2) A newbie is already useful if he just follows his commander's orders, he isnt required to have much skill in the game to become somewhat-useful
3) This "newbie" role actually has depth, so he can progress in that role and become a "pro" at this, and pro teams need pro scouts, not only pro fighter pilots.
4) There is diversity in activities taken by players on a team, and thus, there is no "ideal player" and no single set of skills required of any player who wants to be "good" at the game. Different kinds of skillsets are required for different roles, and those roles are all important in a pro or pub game, thus players with different skills can be of use to a team. Thus, people with different physical attributes and preferred activities can play the game and excel at it.
That's the point I want to make. I don't expect the game to change this way, but the way it is now, it will apply to a very limited audience (unless matchmaking with ELO ratings is implemented to make people only play with other people of their skill level, which probably won't happen ever). Everyone who doesnt have "exactly that" skillset will always be behind and will never be wanted in a team. However, problem is, you just are limited in how good you can get with walljumping and twitch reflexes, naturally. This game has a very high pace. You may be unable to progress just because you can't. Physically. Then, by design of this game, you're out. You'll never be any good. You will forever be a liability to your team. You will forever be the underdog, the loser. Knowing that, people lose the will to play. And leave.

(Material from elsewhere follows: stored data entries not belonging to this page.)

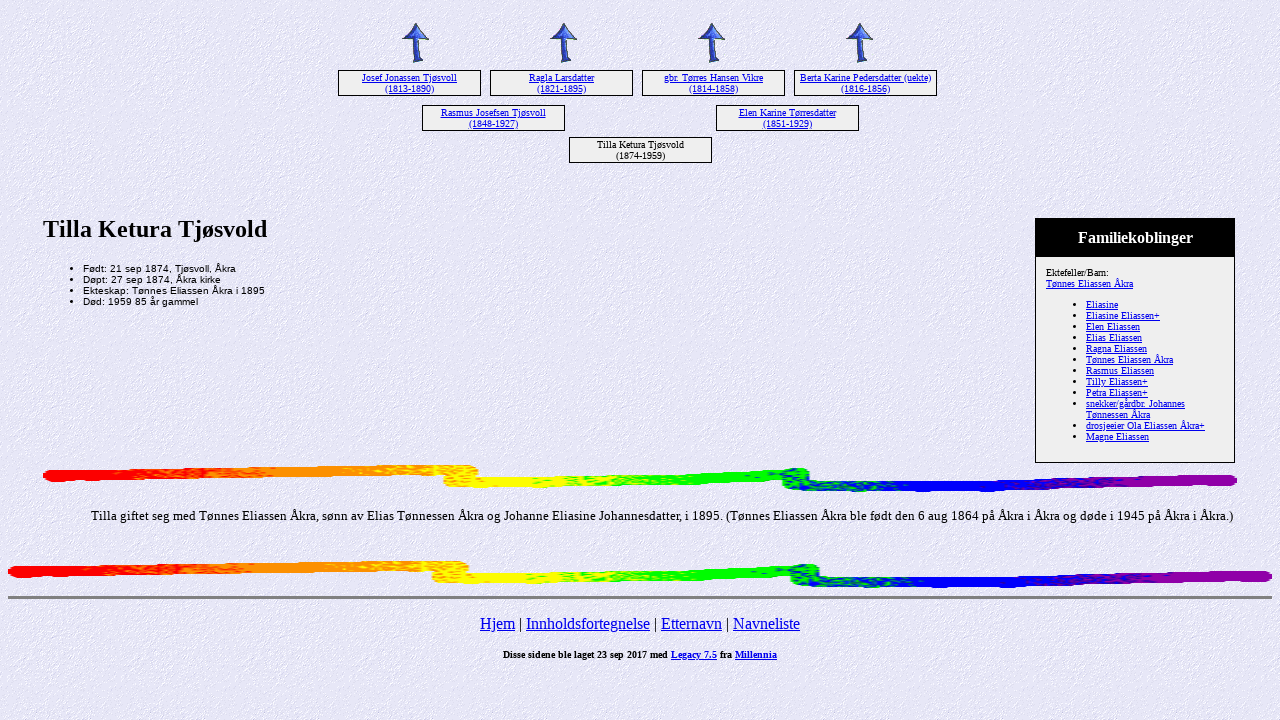

--- FILE ---
content_type: text/html
request_url: http://vagshaug.no/allslekt/10138.htm
body_size: 1525
content:
<!DOCTYPE HTML PUBLIC "-//W3C//DTD HTML 4.01 Transitional//EN">
<html>
<head>
<meta http-equiv="Content-Type" content="text/html; charset=windows-1252" />
<meta name="DESCRIPTION" content="Tilla Ketura Tjøsvold, født 21 sep 1874, Tjøsvoll, Åkra, døde 1959">
<meta name="GENERATOR" content="Laget ved hjelp av Legacy 7.5, http://www.LegacyFamilyTree.com">
<title>Anene til Tilla Ketura Tjøsvold</title>
</head>

<body BGCOLOR="#FFFFFF" bgproperties=fixed  background="niceblue.gif">
<div align=center>
<table width="580" height="10" align=center valign=top border="0">
<tr>
<table>
<tr>
<td width="139" align=center valign=top><a href="./9987.htm"><img src="arrow01.gif" alt=pil border="0"></a></td>
<td width="1"></td>
<td width="139" align=center valign=top><a href="./9987.htm"><img src="arrow01.gif" alt=pil border="0"></a></td>
<td width="1"></td>
<td width="139" align=center valign=top><a href="./9988.htm"><img src="arrow01.gif" alt=pil border="0"></a></td>
<td width="1"></td>
<td width="139" align=center valign=top><a href="./9988.htm"><img src="arrow01.gif" alt=pil border="0"></a></td>
</tr>
</table>
</tr>
<tr>
<table>
<tr>
<td>
<table cellSpacing="1" cellPadding=1 bgColor="black">
<td width="139" bgcolor="#EFEFEF" align=center valign=top><font size="1"><a href="./8821.htm">Josef Jonassen Tjøsvoll
<br>
(1813-1890)</a></font></td>
</table>
</td>
<td width="1"></td>
<td>
<table cellSpacing="1" cellPadding=1 bgColor="black">
<td width="139" bgcolor="#EFEFEF" align=center valign=top><font size="1"><a href="./8822.htm">Ragla Larsdatter
<br>
(1821-1895)</a></font></td>
</table>
</td>
<td width="1"></td>
<td>
<table cellSpacing="1" cellPadding=1 bgColor="black">
<td width="139" bgcolor="#EFEFEF" align=center valign=top><font size="1"><a href="./7999.htm">gbr. Tørres Hansen Vikre
<br>
(1814-1858)</a></font></td>
</table>
</td>
<td width="1"></td>
<td>
<table cellSpacing="1" cellPadding=1 bgColor="black">
<td width="139" bgcolor="#EFEFEF" align=center valign=top><font size="1"><a href="./8000.htm">Berta Karine Pedersdatter (uekte)
<br>
(1816-1856)</a></font></td>
</table>
</td>
<td width="1"></td>
</tr>
</table>
</tr>
<tr>
<td width="580" height="10" align=center valign=top><table border="0">
<tr>
<td width="290" height="10" align=center valign=top><table border="0">
<tr>
<td width="290" height="10" align=center valign=top><table cellSpacing=1 cellPadding=1 bgColor="black">
<tr>
<td width="139" bgcolor="#EFEFEF" align=center valign=top><font size="1"><a href="./9987.htm">Rasmus Josefsen Tjøsvoll
<br>
(1848-1927)</a></font></td>
</tr>
</table>
</td>
</tr>
</table>
</td>
<td width="290" height="10" align=center valign=top><table border="0">
<tr>
<td width="290" height="10" align=center valign=top><table cellSpacing=1 cellPadding=1 bgColor="black">
<tr>
<td width="139" bgcolor="#EFEFEF" align=center valign=top><font size="1"><a href="./9988.htm">Elen Karine Tørresdatter
<br>
(1851-1929)</a></font></td>
</tr>
</table>
</td>
</tr>
</table>
</td>
</tr>
</table>
</td>
</tr>
<tr>
<td width="590" height="10" align=center valign=top><table cellSpacing=1 cellPadding=1 bgColor="black">
<tr>
<td width="139" bgcolor="#EFEFEF" align=center valign=top><font size="1">Tilla Ketura Tjøsvold
<br>
(1874-1959)</font></td>
</tr>
</table>
</td>
</tr>
</table>
<p>&nbsp;</p>
<table align=center width="95%">
<tr>
<td><table cellpadding="1" cellspacing="1" align=right>
<tr>
<td><table width="200" cellspacing="0" bgColor="black" cellpadding=1>
<tr>
<td><table width="100%" cellspacing="0" cellpadding="10">
<tr>
<td align=center bgcolor="#000000"><font color="#FFFFFF" size="3"
face=Arial,Helvetica, Sans Serif><b>
Familiekoblinger
</b></font></td>
</tr>
<tr>
<td bgcolor="#EFEFEF"><font size="1">
<p>Ektefeller/Barn:
<br>
<a href="./10137.htm">Tønnes Eliassen Åkra</a>
<br>
<ul>
<li><a href="./44022.htm">Eliasine</a></li>
<li><a href="./44023.htm">Eliasine Eliassen+</a></li>
<li><a href="./44025.htm">Elen Eliassen</a></li>
<li><a href="./44026.htm">Elias Eliassen</a></li>
<li><a href="./42661.htm">Ragna Eliassen</a></li>
<li><a href="./44028.htm">Tønnes Eliassen Åkra</a></li>
<li><a href="./44029.htm">Rasmus Eliassen</a></li>
<li><a href="./44031.htm">Tilly Eliassen+</a></li>
<li><a href="./43710.htm">Petra Eliassen+</a></li>
<li><a href="./44035.htm">snekker/gårdbr. Johannes Tønnessen Åkra</a></li>
<li><a href="./44037.htm">drosjeeier Ola Eliassen Åkra+</a></li>
<li><a href="./44042.htm">Magne Eliassen</a></li>
</ul>
</font>
</td>
</tr>
</table>
</td>
</tr>
</table>
</td>
</tr>
</table>
<p><h2>Tilla Ketura Tjøsvold</h2><font face=Arial,Helvetica size=-2><ul>
<li>Født: 21 sep 1874, Tjøsvoll, Åkra</li>
<li>Døpt: 27 sep 1874, Åkra kirke</li>
<li>Ekteskap: Tønnes Eliassen Åkra  i 1895</li>
<li>Død: 1959 85 år gammel</li>
</ul></font>
<br clear=right>
<img src="colorsqu.gif" align=middle width="100%" height="27" border="0" alt=bilde>
<p style="margin-left:0.5in"><font SIZE="-1">Tilla giftet seg med Tønnes Eliassen Åkra, sønn av Elias Tønnessen Åkra og Johanne Eliasine Johannesdatter, i 1895. (Tønnes Eliassen Åkra ble født den 6 aug 1864 på Åkra i Åkra og døde i 1945 på Åkra i Åkra.)</font></p>
<br clear=right>
</td>
</tr>
</table>
</div>
<img src="colorsqu.gif" align=middle width="100%" height="27" border="0" alt=bilde>
<br clear=right>
<div align=center>
<hr size=3 noshade>
<p><a href="http://vagshaug.no">Hjem</a> | <a href="./index.htm">Innholdsfortegnelse</a> | <a href="etternavn.htm">Etternavn</a> | <a href="./navn.htm">Navneliste</a></p>
<p><font size="1"><b>Disse sidene ble laget 23 sep 2017 med <a HREF="http://www.LegacyFamilyTree.com">Legacy 7.5</a> fra <a HREF="http://www.LegacyFamilyTree.com">Millennia</a></font></b></p>
</div>
</body>
</html>
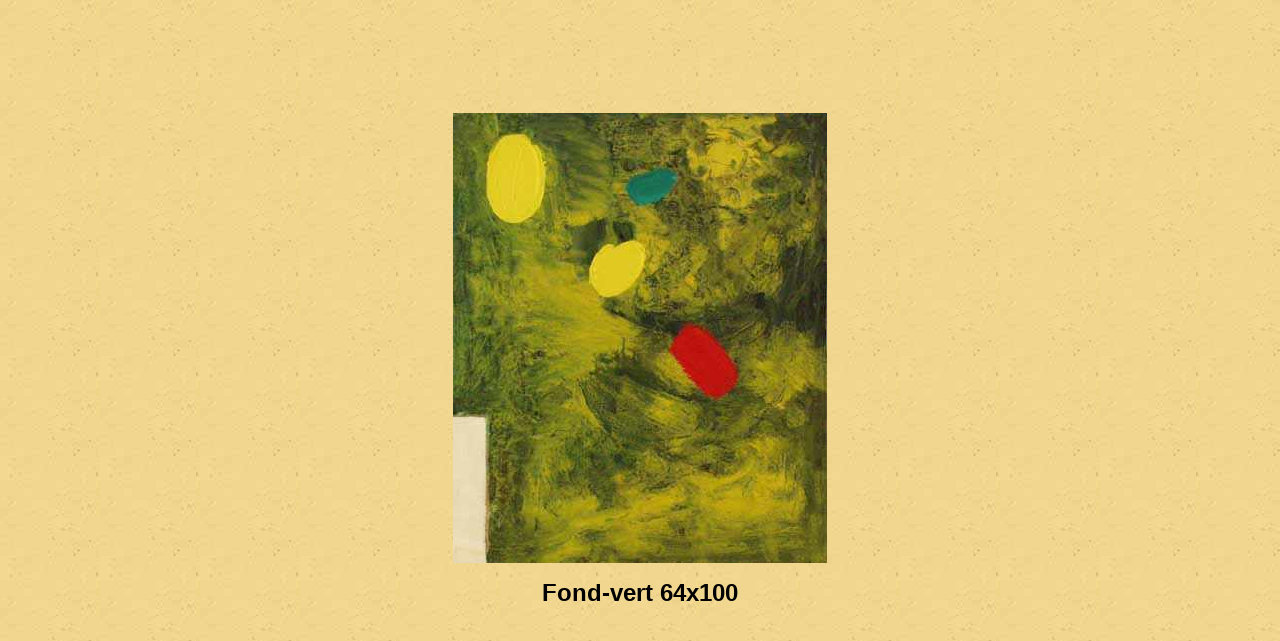

--- FILE ---
content_type: text/html; charset=iso-8859-1
request_url: https://yann-dugain.com/expos/yann-dugain-artiste-peintre-expo-en-cours-15.html
body_size: 310
content:
<html>

	<head>
		<meta http-equiv="content-type" content="text/html;charset=iso-8859-1">
		<title>Yann Dugain - artiste peintre - galerie virtuelle</title>
		<meta name="description" content="Yann Dugain - artiste peintre - galerie virtuelle : pr&eacute;sentation de tableaux, atelier, actus.">
		<meta name="keywords" content="yann, dugain, yann dugain, galerie, art, peintre, artiste, abaxe, abaxe-coulmann, peinture, contemporain">
	</head>

	<body bgcolor="#efd38c" marginheight="0" topmargin="0" marginwidth="0" leftmargin="0" link="#0000cc" alink="#0000cc" vlink="#0000cc" background="../fondug.jpg" bgproperties="fixed">
		<center>
			<table border="0" cellpadding="0" cellspacing="0" width="100%" height="100%">
				<tr>
					<td align="center"><img name="oeuvimg" src="yann-dugain-artiste-peintre-expo-en-cours-15.jpg" border="0" width="374" height="450" alt="Chargement..." onload="alt=''">
						<p><font face="Arial,Helvetica,Geneva,Swiss,SunSans-Regular" size="5"><b>Fond-vert 64x100</b></font></td>
				</tr>
			</table>
		</center>
	</body>

</html>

Alternative, of course, is an introduction of a public matchmaking, pitting people of similar rating together, but this is going against the whole concept of the game, with servers belonging to players who have their own rules set up, their own format (from 6v6 to 12v12) and their own mods. Plus matchmaking has its own problem, in that unless you can be the "good" player, you will always win and lose 50% of the time in boring similar games, and worst of all, you will never have chance to learn from playing, because you will never play against a pro (always against people who are of your rating).
Comments
Considering NS1, I think it was more noob friendly on the alien side; as a gorge you could do massive contributions to your team by dropping upgrades, RT's and hive, while being a noob at everything except some basic understanding of the game. The lerk spores were also much more easy to do good with while avoiding direct combat.
One - you would add a different role to the game, meaning a different kind of players that would have home in the game.
Two - you would add a way for newer players to study the game without being slaughtered over and over and shunned at by their teammates.
Marines in NS1 had hand-grenade, which were pretty easy to use.
And being an extra target during an attack/ambush is also good, so yeah for the Skulk there are other things to do besides killing marines. And a decently played (any class) is useful for any team, yes even the Gorge.
On the marine team, I'd love to see more specialized units. But keep in mind that you already change your role depending on the weapon you're using. However locking this to a class that you choose negates the flexibility the marine team has.